■ Text segment:
1.1 What is Reliability Engineering?

No one disputes the need for engineered products to be reliable. The average consumer is acutely aware of the problem of less‐than‐perfect reliability in domestic products such as TV sets, computers, and automobiles. Most products and industries are affected by the costs of unreliability. Manufacturers often suffer high costs of failure under warranty. Arguments and misunderstandings begin when we try to quantify reliability values or try to assign financial or other cost or benefit values to levels of reliability.

The customer, having accepted the product, accepts that it might fail at some future time. This simple approach is often coupled with a warranty, or the customer may have some protection in law, so that he may claim redress for failures occurring within a stated or reasonable time. However, this approach provides no measure of quality or reliability over a period of time, particularly outside a warranty period. Even within a warranty period, the customer usually has no grounds for further action if the product fails once, twice, or several times, provided that the manufacturer repairs or replaces the product as promised each time. If it fails often, the manufacturer will suffer high warranty costs, and the customers will suffer inconvenience. Outside the warranty period, only the customer suffers. In any case, the manufacturer will also probably incur a loss of reputation, possibly affecting future business.

Whether failures occur or not, and their times to occurrence, can seldom be forecast accurately. Reliability is therefore an aspect of engineering uncertainty. Whether an item will work for a particular period is a question that can be answered as a probability.

The most commonly used definition of reliability is: Reliability is the probability that an item will perform its intended function without failure in specified operating conditions (or environments) for a specified period of time or usage. The terms in this definition, such as probability, intended function, failure, specified operating conditions, and specified period of time, are all very important and carry a special meaning, which will be addressed and discussed in this book.

This definition also contains several key elements of making a reliable product. It is important to understand that reliability science is a fusion of multiple engineering subjects, including key disciplines, such as reliability statistics and physics of failure (PoF), sometimes referred to as reliability mathematics and reliability physics.

■ Dataset excerpt:
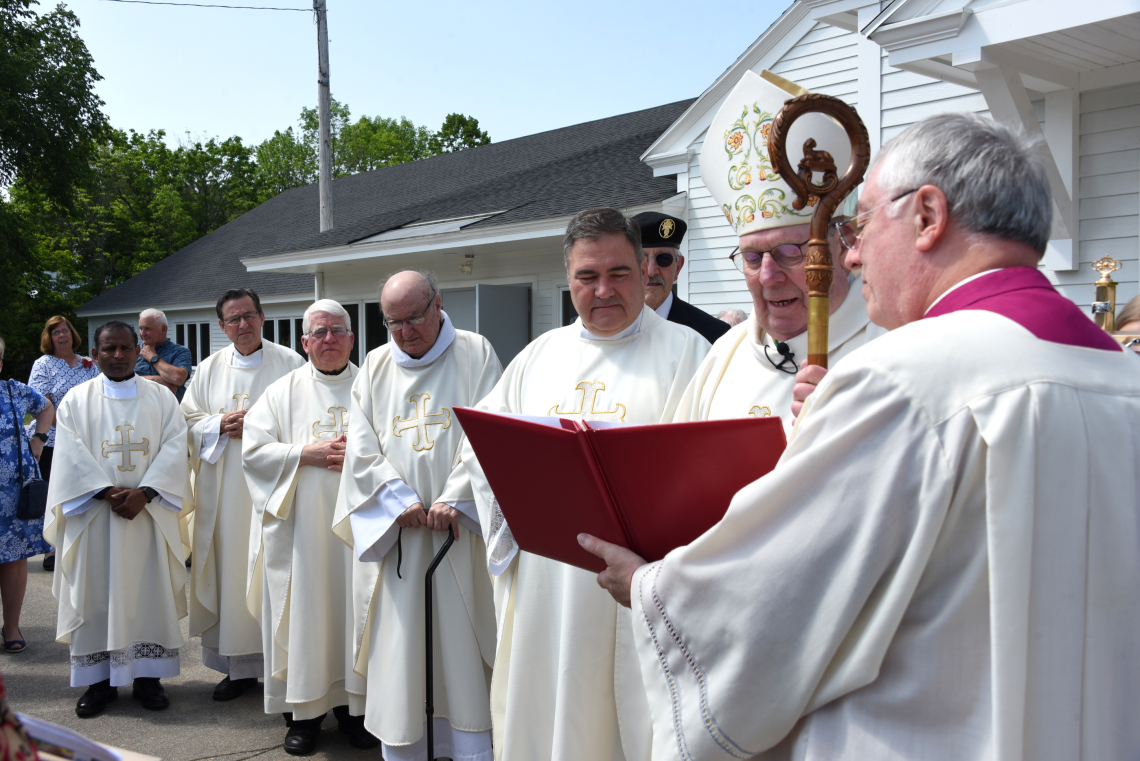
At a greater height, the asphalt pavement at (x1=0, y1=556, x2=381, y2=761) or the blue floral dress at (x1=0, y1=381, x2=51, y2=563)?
the blue floral dress at (x1=0, y1=381, x2=51, y2=563)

■ Given request 1: List the terms that the reliability engineering text says are very important and carry a special meaning in its definition of reliability.
■ Given request 2: Continue the reliability engineering text after its last sentence.
You won't need the data.

■ Task result 1: probability, intended function, failure, specified operating conditions, specified period of time

■ Task result 2:
Reliability physics (this term will be used interchangeably with the term “physics of failure”) addresses the definitions of failure and of the stated conditions. It studies failure modes and failure mechanisms, which a product might experience under certain conditions, i.e., stress environments. For example, the failures caused by vibration are often attributed to fatigue, the failures experienced in high humidity environments are often caused by corrosion, mechanical shock often causes fracture, and so on. Understanding the physics of failure is critical to identifying, understanding, and correcting product failures to improve the reliability and the overall product design.

Since reliability is expressed as a probability, mathematical and statistical methods are also important for modeling reliability (for prediction, measurement, assessment, etc.) and for analyzing reliability data. Statistical methods are used to define reliability as a function of time, R = f(t) or a function of the appropriate usage equivalent of time, such as distance driven, number of ignition cycles, temperature cycles, mechanical shocks, ON/OFF cycles, and other product usage measures. Obtaining the reliability function, even with a degree of uncertainty, would allow an engineering professional to make an assessment of the expected reliability at the end of the product's mission life or at any time in between. This would allow us to make an assessment if the product is meeting (or not) its engineering requirements. Mathematical and statistical methods are covered in Chapters 2–6 of this book. A reliability professional needs to be knowledgeable in both key areas of reliability engineering—physics and mathematics.

Durability is a particular aspect of reliability, related to the ability of an item to withstand the effects of time or usage on failure mechanisms such as fatigue, wear, creep, and corrosion. Durability is usually expressed as a minimum time before the occurrence of wear‐out failures. In repairable systems, it often characterizes the ability of the product to function while maintained.

The objectives of reliability engineering, in the order of priority, are:

1. To apply engineering knowledge and specialist techniques to prevent or reduce the likelihood or frequency of failures.
2. To identify and correct the causes of failures that do occur, despite the efforts to prevent them.
3. To determine ways of coping with failures that do occur, if their causes have not been corrected.
4. To apply methods for estimating the likely reliability of new designs and for analyzing reliability data.

The reason for the priority emphasis is that it is by far the most effective way of working, in terms of minimizing costs and generating reliable products. The primary skills that are required, therefore, are the ability to understand and anticipate the possible causes of failures, and knowledge of how to prevent them. It is also necessary to have knowledge of the methods that can be used for analyzing designs and data. The primary skills are nothing more than good engineering knowledge and experience, so reliability engineering is first and foremost the application of good engineering, in the widest sense, during design, development, manufacture, and service.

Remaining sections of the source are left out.